● **INFORMATION SHOWN**
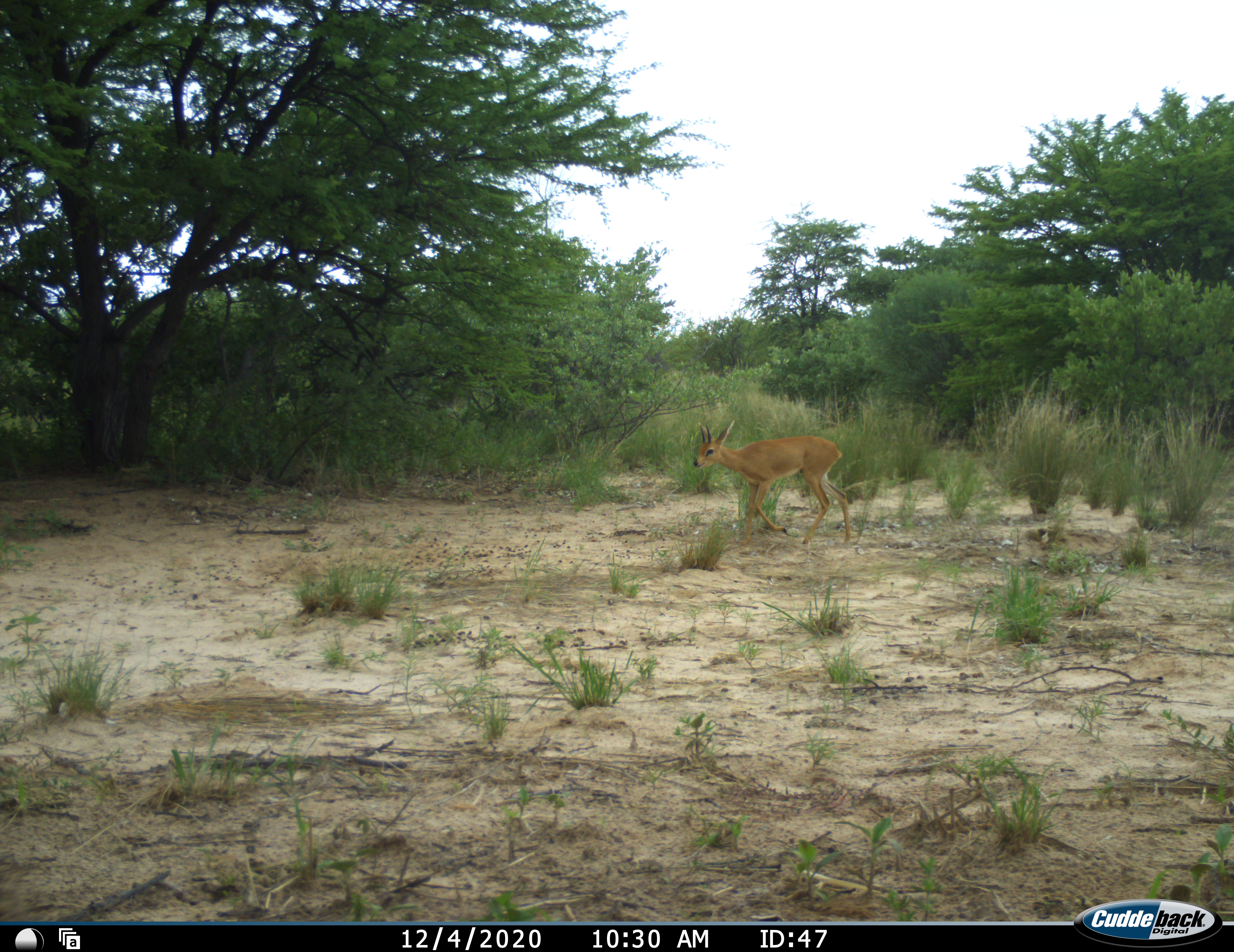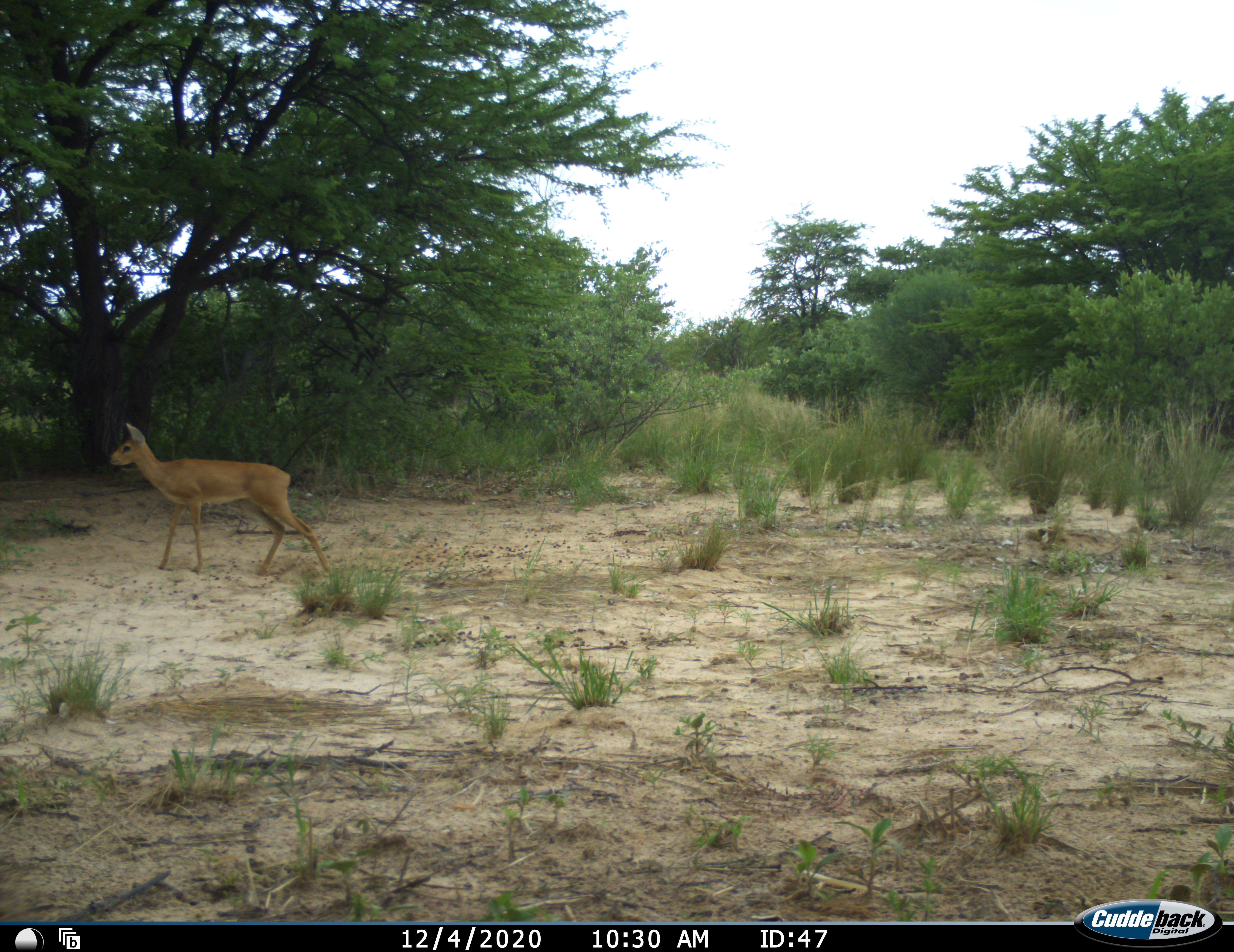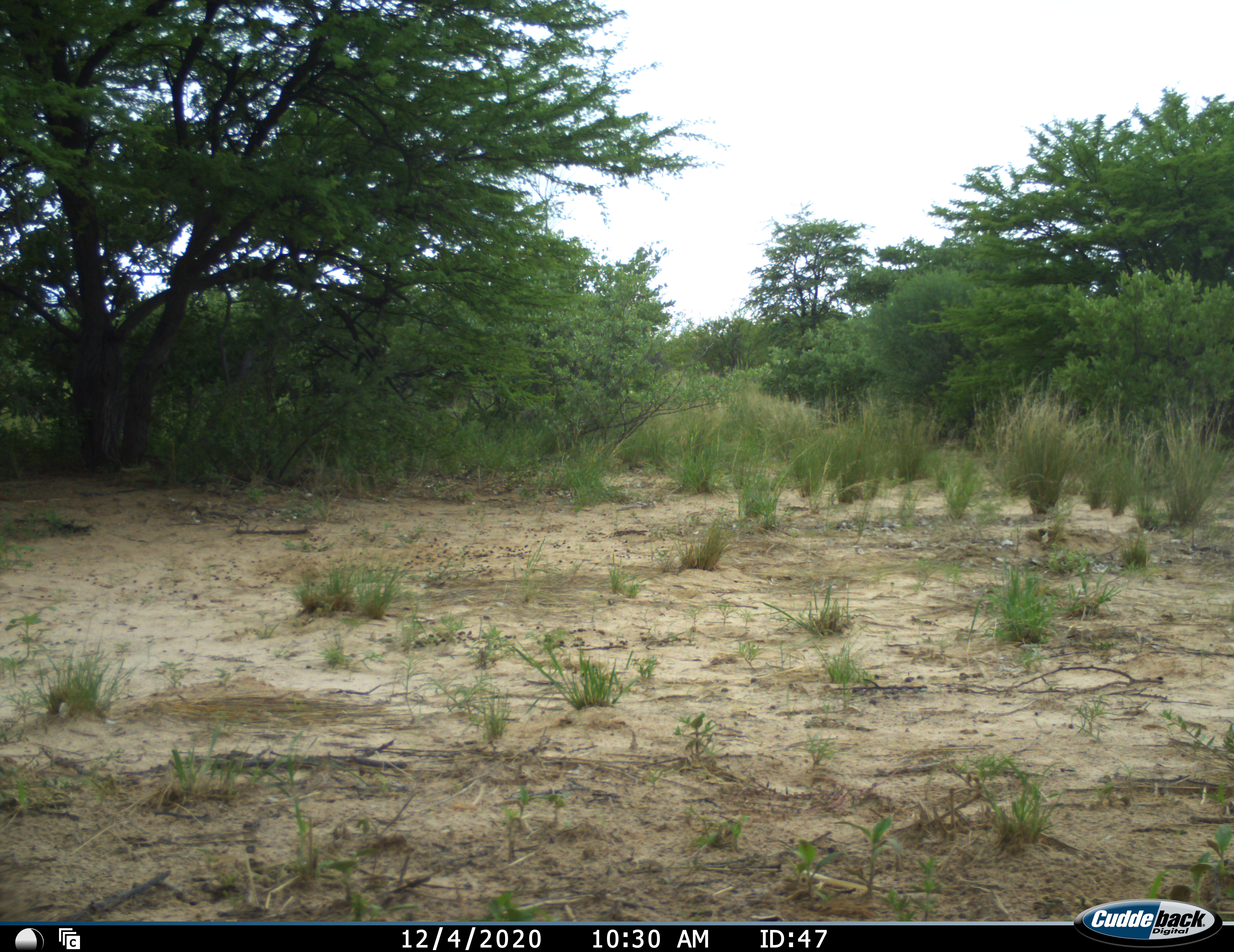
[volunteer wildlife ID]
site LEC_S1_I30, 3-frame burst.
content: unidentified animal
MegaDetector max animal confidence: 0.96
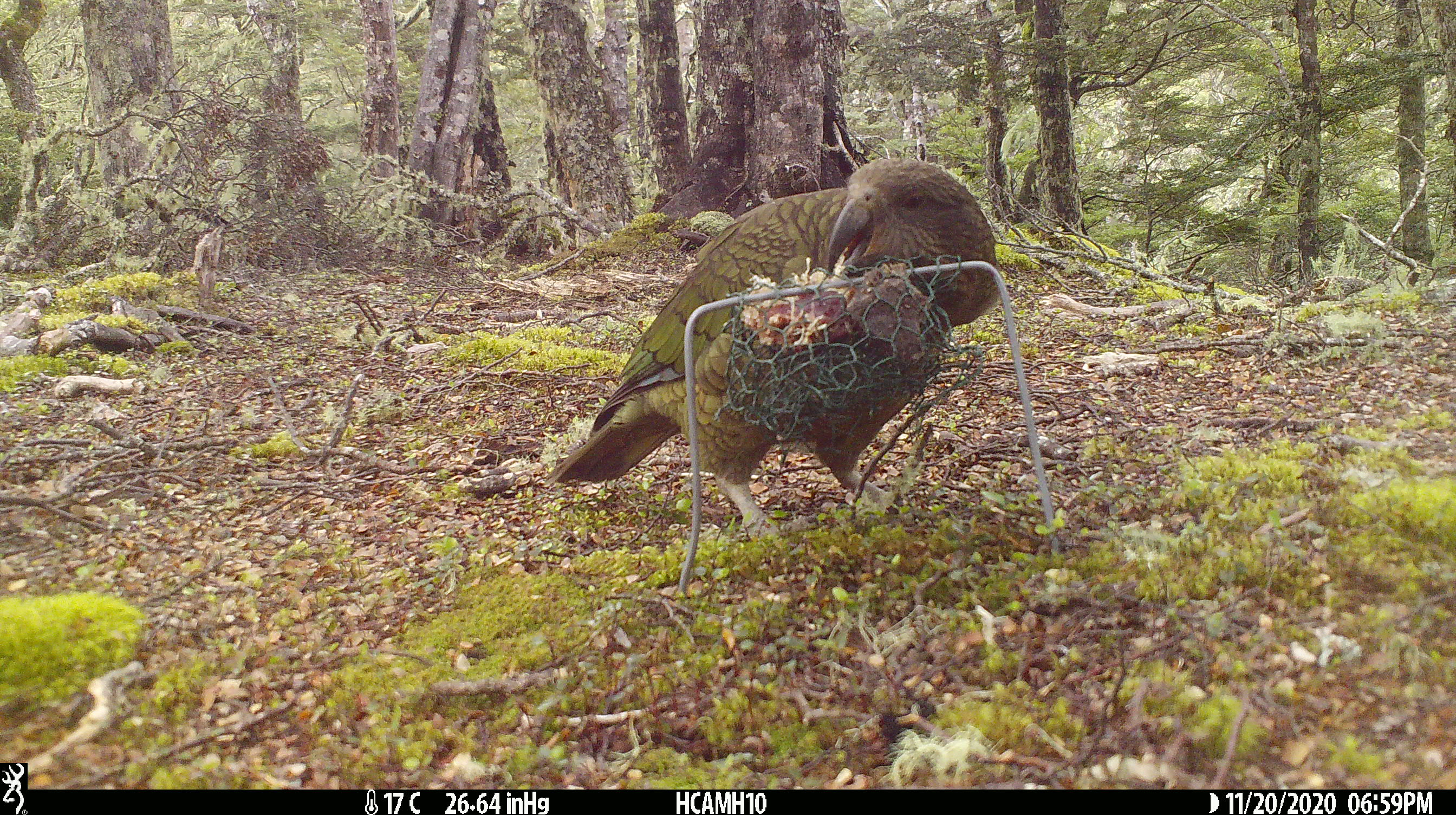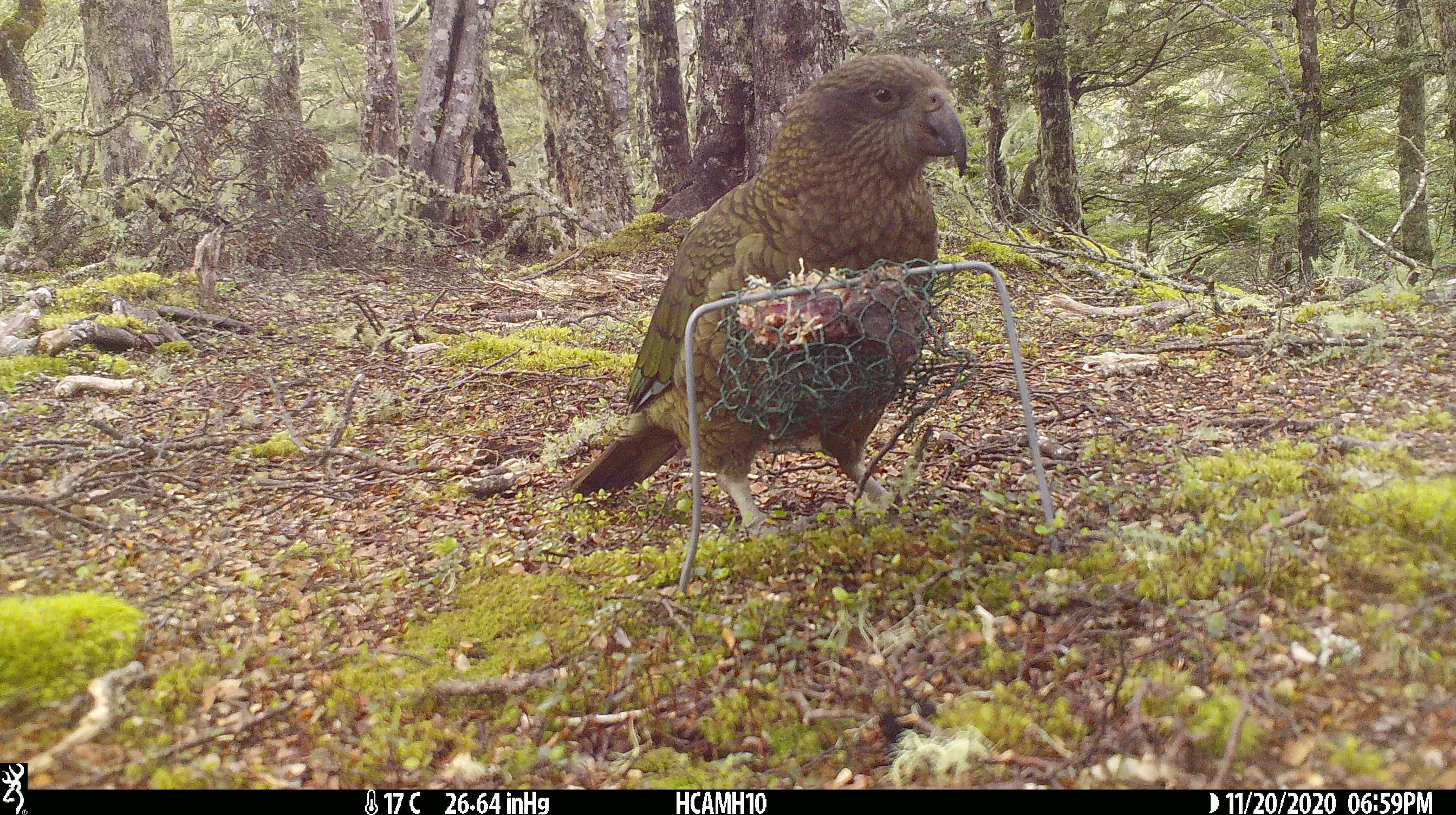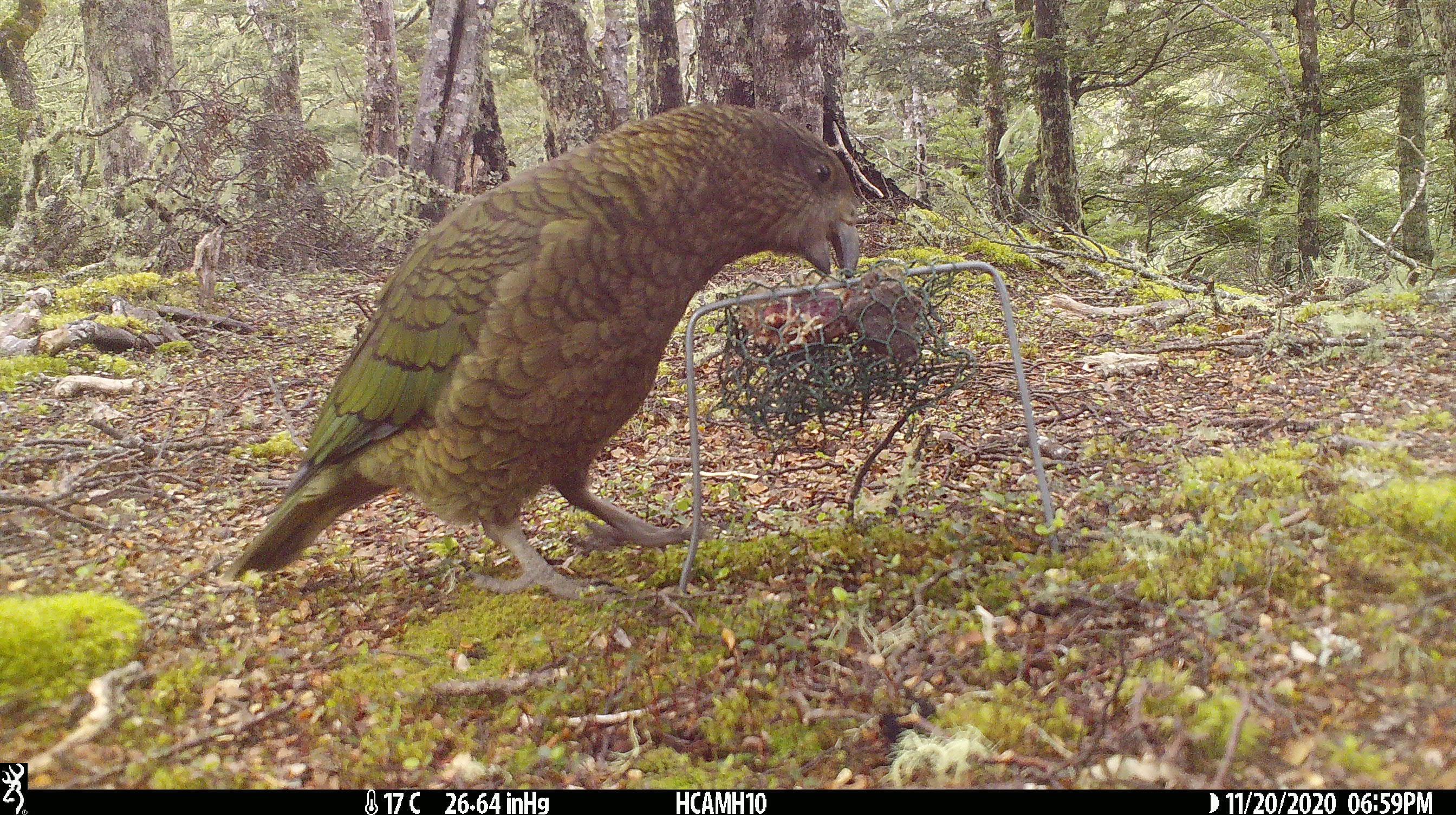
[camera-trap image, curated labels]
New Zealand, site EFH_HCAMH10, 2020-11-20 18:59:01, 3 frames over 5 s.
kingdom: Animalia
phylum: Chordata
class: Aves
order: Psittaciformes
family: Strigopidae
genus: Nestor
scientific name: Nestor notabilis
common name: kea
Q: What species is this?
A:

● **WHAT TO WORK ON**
Would you transcribe each of the entries exactly, skipping the pictures?

● **ANSWER TO THIS PROBLEM**
[volunteer wildlife ID]
site LEC_S1_I30, 3-frame burst.
content: unidentified animal
MegaDetector max animal confidence: 0.96
[camera-trap image, curated labels]
New Zealand, site EFH_HCAMH10, 2020-11-20 18:59:01, 3 frames over 5 s.
kingdom: Animalia
phylum: Chordata
class: Aves
order: Psittaciformes
family: Strigopidae
genus: Nestor
scientific name: Nestor notabilis
common name: kea
Q: What species is this?
A:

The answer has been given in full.